● SELECTED EXTRACT:
God of fear and panic in Greek mythology

Phobos (Φόβος, /el/, Latin: Phobus) is the god and personification of fear and panic in Greek mythology. Phobos was the son of Ares and Aphrodite, and the brother of Deimos. He does not have a major role in mythology outside of being his father's attendant.

In Classical Greek mythology, Phobos exists as both the god of and personification of the fear brought by war.

== Mythology ==
In Hesiod's Theogony, Phobos is the son of Ares and Aphrodite, and the sibling of Deimos and Harmonia. He mainly appears in an assistant role to his father and causes disorder in battle. In the Iliad, he accompanied his father into battle along with the goddess Eris (discord) and his brother Deimos (Dread). In Hesiod's Shield of Herakles, Phobos and Deimos accompany Ares into battle and remove him from the field once he is injured by Herakles. In Nonnus's Dionysiaca, Zeus arms Phobos with lightning and Deimos with thunder to frighten Typhon. Later in the work, Phobos and Deimos act as Ares's charioteers to battle the god Dionysus during his war against the Indians.

In the Seven Against Thebes by Aeschylus, the seven warriors slaughter a bull over a black shield and then "...touching the bull's gore with their hands they swore an oath by Ares, by Enyo, and by Rout [Phobos]". According to Stesichorus, Ares's son, Kyknos, "...beheaded strangers who came along in order to build a temple to Phobos (fear) from the skulls."

==Depictions==

Hesiod depicts Phobos on the shield of Heracles as "…staring backwards with eyes that glowed with fire. His mouth was full of teeth in a white row, fearful and daunting…"

Phobos often is depicted as having a lion's or lion-like head. This may be seen in Description of Greece by Pausanias, "On the shield of Agamemnon is Phobos (Fear), who[se] head is a lion's…".

● STUDY MATERIAL:
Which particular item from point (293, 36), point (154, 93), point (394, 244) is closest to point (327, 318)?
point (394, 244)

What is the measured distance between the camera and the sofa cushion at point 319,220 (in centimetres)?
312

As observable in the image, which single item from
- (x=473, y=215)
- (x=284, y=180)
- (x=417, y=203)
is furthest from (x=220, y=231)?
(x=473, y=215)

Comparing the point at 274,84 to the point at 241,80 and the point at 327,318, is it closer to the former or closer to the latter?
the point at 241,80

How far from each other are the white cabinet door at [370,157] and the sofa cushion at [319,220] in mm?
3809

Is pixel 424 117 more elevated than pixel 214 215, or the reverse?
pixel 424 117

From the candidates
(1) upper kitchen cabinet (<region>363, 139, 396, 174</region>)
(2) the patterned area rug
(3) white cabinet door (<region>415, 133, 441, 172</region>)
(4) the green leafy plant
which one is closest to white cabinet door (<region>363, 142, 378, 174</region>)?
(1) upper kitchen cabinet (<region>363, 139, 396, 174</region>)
==
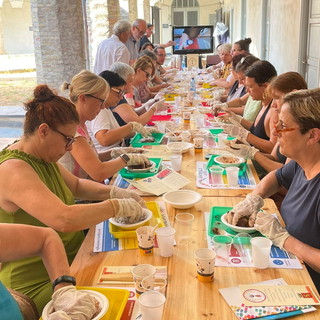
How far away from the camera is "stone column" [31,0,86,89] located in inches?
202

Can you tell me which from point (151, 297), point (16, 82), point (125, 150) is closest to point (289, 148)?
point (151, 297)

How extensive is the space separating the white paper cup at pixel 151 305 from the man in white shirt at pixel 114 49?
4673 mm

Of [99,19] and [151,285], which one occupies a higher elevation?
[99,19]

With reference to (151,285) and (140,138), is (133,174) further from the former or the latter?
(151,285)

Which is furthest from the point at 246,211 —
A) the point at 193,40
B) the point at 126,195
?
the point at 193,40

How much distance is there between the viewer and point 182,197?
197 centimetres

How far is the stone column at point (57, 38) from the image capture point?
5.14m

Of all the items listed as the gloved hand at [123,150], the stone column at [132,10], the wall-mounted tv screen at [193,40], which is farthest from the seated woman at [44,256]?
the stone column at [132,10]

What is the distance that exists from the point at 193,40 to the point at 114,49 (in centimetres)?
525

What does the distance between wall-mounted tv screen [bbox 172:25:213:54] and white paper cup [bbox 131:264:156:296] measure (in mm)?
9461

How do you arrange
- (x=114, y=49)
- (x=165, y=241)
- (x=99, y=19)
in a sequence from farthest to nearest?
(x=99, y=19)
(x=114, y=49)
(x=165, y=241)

● EXERCISE REQUIREMENTS: Translate this sentence from the passage on Phobos into Spanish: "Phobos often is depicted as having a lion's or lion-like head." The material stands apart from the passage on Phobos.

● EXERCISE ANSWER: A Fobos a menudo se le representa con una cabeza de león o parecida a la de un león.